Shares of SpiceJet Limited gained on 12 June, touching a day high of Rs 12.31 on the BSE. The stock rose nearly 5% after the Delhi bench of the National Company Law Tribunal dismissed a fresh insolvency petition filed against the airline by a former pilot.
The petitioner was Devesh Bbyan, a former SpiceJet pilot who had claimed Rs 1.7 crore in unpaid dues covering the period March 2020 to August 2022.
The bench comprising judicial member Mahendra Khandelwal and technical member Anu Jagmohan dismissed the plea outright.
Just weeks earlier, on 19 May, the same bench had dismissed petitions from two other former pilots, Sameer Breja and Karan Gupta, who had together claimed around Rs 2.54 crore in unpaid dues.
The tribunal had noted then that employer-employee disputes fall outside its jurisdiction as an insolvency court.

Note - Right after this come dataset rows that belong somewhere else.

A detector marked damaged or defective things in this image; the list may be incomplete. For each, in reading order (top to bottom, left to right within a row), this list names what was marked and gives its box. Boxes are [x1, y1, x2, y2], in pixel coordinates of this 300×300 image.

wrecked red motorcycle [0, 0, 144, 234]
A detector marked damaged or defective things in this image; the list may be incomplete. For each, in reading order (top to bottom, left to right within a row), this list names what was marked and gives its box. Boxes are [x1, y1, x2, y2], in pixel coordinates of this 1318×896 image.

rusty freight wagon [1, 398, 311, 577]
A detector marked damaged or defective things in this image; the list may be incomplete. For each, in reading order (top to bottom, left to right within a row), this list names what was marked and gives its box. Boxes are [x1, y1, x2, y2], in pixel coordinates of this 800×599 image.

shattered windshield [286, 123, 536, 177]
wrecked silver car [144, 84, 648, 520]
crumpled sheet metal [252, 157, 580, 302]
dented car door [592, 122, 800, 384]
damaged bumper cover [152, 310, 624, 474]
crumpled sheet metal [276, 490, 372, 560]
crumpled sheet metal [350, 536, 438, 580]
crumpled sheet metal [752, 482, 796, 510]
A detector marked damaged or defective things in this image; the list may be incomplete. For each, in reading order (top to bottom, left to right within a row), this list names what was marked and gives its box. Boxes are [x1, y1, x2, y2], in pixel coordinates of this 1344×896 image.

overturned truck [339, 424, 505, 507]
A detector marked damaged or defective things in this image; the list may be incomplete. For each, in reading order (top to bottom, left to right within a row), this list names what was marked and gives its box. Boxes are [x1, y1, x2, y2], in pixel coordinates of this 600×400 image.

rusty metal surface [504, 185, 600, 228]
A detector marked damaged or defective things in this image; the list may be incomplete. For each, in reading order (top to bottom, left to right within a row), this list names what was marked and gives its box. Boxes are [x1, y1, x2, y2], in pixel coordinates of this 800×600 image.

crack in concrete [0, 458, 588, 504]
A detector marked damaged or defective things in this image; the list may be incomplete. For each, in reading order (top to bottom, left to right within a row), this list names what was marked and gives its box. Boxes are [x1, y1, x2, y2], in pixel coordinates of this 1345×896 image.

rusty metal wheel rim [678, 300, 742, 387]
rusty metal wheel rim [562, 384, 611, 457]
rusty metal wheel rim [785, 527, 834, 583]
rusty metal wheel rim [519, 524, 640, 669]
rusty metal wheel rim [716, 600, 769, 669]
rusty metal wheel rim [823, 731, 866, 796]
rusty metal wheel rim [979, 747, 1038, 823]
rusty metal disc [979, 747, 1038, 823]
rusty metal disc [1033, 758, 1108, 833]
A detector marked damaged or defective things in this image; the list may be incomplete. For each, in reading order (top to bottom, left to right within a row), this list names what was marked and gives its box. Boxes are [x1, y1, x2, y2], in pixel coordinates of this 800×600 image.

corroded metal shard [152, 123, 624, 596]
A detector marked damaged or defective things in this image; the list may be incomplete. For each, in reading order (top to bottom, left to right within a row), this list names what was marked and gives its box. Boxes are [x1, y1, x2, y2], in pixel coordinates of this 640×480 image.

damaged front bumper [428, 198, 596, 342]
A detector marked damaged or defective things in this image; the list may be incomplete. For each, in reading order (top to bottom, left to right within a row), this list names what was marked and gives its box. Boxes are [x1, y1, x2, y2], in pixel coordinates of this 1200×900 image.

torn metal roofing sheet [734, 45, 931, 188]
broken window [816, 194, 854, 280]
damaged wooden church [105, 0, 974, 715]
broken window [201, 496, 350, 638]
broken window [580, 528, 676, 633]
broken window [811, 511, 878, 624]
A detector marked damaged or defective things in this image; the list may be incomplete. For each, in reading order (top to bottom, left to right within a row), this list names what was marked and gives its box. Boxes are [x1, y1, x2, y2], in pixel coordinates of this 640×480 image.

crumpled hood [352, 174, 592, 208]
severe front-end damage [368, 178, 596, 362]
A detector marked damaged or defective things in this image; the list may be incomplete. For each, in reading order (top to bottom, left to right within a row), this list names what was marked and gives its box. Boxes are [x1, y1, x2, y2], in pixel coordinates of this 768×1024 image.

A second factor pushed the stock higher on Friday. Brent crude fell toward $89 a barrel, its lowest level since March, after Trump suspended planned military strikes on Iran and told reporters that a peace deal could be signed as early as this weekend.Β
Lower fuel costs help all airlines, and for SpiceJet the relief is particularly meaningful given the financial pressure it has been operating under.
The airline reported a net loss of Rs 269.27 crore in the December 2025 quarter, an improvement from the Rs 633.80 crore loss in the September 2025 quarter.
Revenue for December 2025 stood at Rs 1,384.31 crore, as per BSE filings. At 13:04 on 12 June, SpiceJet was trading at Rs 12.07, up 4.87% on the BSE.